OK, it may lack the greeting-card sentimentality of the Barrowford letter, but Franklin's mum is right in thinking that teenagers are more likely to respond to a more pragmatic approach.

No success like failure

Anyone who has ever shuffled their way along Edinburgh's Royal Mile during the Fringe will know that battle is fierce among the comedians taking part and the weapon of choice is the flyer. So you have to hand it to the American comic Lewis Schaffer, whose publicity for his act this summer is nothing short of genius.

Schaffer's show (at The Hive, from 31 July to 24 August) is called Success is not an Option, and the pre-publicity explains: "This is my seventh consecutive year at the Fringe and I have gained zero traction. Twenty-two years in comedy and I am still doing these poncey shows in dingy subterranean bars. There is always some American comic nobody has ever heard of riding into town, selling out every night and then leaving the country once the festival is over. Leaving is always sexy. My ex used to tell me, 'You used to chase me!' And I'd say, 'You used to run.' I've stopped running. I'm not leaving the UK. I am stuck here with a knackered act, two kids and nobody chasing me. If my show is a success, I will have been a failure in predicting its failure. If my show is a failure, I will have just been a failure. So no matter what happens, I'll have been a failure."

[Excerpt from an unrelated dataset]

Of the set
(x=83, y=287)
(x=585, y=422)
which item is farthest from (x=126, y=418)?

If Schaffer's act is as good as this stuff, he surely deserves all of our support in helping him fail.

Are you being served?

Confessions seem to be quite the thing right now. The Whisper app – on which people share secrets anonymously – launched two years ago, but its profile has been raised recently by a deal it has done with Buzzfeed. Cue much sharing of articles with titles such as "Confessions from Teachers/Cabin Crew/Bar Staff" and so on.

And guess what the last one of these reveals – a fact confirmed by a recent survey conducted by the makers of Sailor Jerry rum? It's that the pet peeve of people working behind a bar is "customers waving notes to demand service". "Why not fire off a sea flare while you're at it?" says one. "I know you're here. I'm gonna be with you in a minute." Who knew?

No rhyme or reason

Another in a regular series of limericks based on recent events:

In an act of political daring

The press took to MP comparing

But a Cabinet reshuffle

Can be such a kerfuffle

So let's just look at what they're all wearing.